As he returns to Washington, Senator Kerry has been named chairman of the Senate Foreign Relations Committee, the slot vacated by Joseph Biden, the Vice President-elect. In the Obama administration it would be mainly Hillary Clinton-John Kerry combine that is likely to call the shots on foreign policy matters and not Joseph Biden, earlier billed as a potential inspirator of the president-elect's worldview in respect of foreign policy.
It is a measure of Senator Kerry's intellectual integrity that he is amenable to modifying and reforming his perspectives and perceptions in deference to logic and reason. Hence the difference in his statements about the Inter-Services Intelligence (ISI) agency made in New Delhi before meeting Prime Minister Manmohan Singh and after he had the talks with President Zardari in Islamabad.
"We would like to see an ISI that is reforming and brought completely under civilian control", he told the Indian Express ahead of his talks with Manmohan Singh. That had greatly pleased the Indian media hell-bent as it is on defaming Pakistan's premier intelligence agency.
But after meeting Zardari in Islamabad he told a select media group that 'no evidence had been found to link Mumbai terror attacks to the Pakistan government or the ISI... General Kiyani fully realises what needs to be done in the prevalent situation and so does the Director General of ISI Lieutenant General Shuja Pasha'.
This expression of neutrality and a balanced viewpoint had materialised despite the fact that India had sent post haste its foreign secretary, Shiv Shanker Menon, to the United States to dissuade President-elect Obama from appointing a special envoy on Kashmir. India is greatly worried over Barack Obama's regional security perspective in which Kashmir blinks as a flashpoint.

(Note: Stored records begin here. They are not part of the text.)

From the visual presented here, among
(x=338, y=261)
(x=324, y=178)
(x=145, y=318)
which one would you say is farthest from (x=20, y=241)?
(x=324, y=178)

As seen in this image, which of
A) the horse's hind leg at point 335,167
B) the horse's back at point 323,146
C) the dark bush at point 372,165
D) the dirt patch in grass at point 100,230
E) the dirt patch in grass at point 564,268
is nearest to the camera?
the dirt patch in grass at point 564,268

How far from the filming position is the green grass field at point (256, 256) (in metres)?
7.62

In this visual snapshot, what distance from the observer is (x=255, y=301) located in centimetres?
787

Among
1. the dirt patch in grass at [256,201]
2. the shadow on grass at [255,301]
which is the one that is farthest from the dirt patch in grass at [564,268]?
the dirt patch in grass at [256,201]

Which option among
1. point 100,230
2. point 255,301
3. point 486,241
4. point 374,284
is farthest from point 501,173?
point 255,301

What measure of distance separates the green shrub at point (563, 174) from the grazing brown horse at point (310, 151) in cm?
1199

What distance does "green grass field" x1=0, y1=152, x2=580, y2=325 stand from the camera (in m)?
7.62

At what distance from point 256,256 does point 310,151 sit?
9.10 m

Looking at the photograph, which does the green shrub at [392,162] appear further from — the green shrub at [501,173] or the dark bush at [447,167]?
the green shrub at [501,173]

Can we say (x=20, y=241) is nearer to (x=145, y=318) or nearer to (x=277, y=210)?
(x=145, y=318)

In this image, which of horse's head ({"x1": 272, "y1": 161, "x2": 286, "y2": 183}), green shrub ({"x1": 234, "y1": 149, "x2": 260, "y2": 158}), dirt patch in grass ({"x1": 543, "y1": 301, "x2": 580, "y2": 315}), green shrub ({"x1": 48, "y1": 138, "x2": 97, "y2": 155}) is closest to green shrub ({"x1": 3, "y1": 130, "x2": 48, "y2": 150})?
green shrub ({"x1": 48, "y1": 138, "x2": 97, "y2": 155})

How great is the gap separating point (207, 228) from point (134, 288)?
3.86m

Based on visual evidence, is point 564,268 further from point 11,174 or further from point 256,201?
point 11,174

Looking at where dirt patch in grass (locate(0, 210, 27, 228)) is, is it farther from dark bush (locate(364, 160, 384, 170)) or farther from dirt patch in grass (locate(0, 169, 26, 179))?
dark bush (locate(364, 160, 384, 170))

Of course, he shares India's anxiety over the role of non-state actors like Lashker-e-Taiba in breeding terrorism in South Asia, but he seems convinced also that as long as the Kashmir dispute remains unresolved such entities would remain in the field.
By projecting the Lashker as an errand boy of the ISI, the Indian government tries to tarnish the image of the Kashmiris' freedom struggle. Now that its campaign - conducted in close conjunction with Israel - to malign Pakistan's nuclear capability has fizzled out, New Delhi has turned its focus on the ISI. Hence the high agenda priority that the ISI received at Senator Kerry's talks with the Indian leadership.
Like all intelligence agencies, the Inter-Services Intelligence agency too has been the staple of a lot of myth and reality. Its stellar contribution in rolling out Soviet aggression from Afghanistan earned it the image of a world class institution. But the people of Pakistan were not greatly enamoured of its successes.
Thanks to its role as a political watchdog, bestowed upon it by the late President Z.A. Bhutto in the 70s by creating its Political Wing, which was enormously enlarged during the eleven years of Ziaul Haq's dictatorial rule, the ISI had become a tool of state oppression. But no more, as its notorious political wing has been abolished and the agency has reverted to its professional role of collecting intelligence on matters concerning national security.
Rightly then it remains under a sharp focus of India and some other anti-Pakistan countries. India would very much like to link it with Lashkar-e-Taiba and other extremist outfits. It is hoped the United States leaders would see through this game. It is necessary for better future of Pak-US relations that the Obama administration gives up the White House practice of seeing South Asian developments through the Indian prism.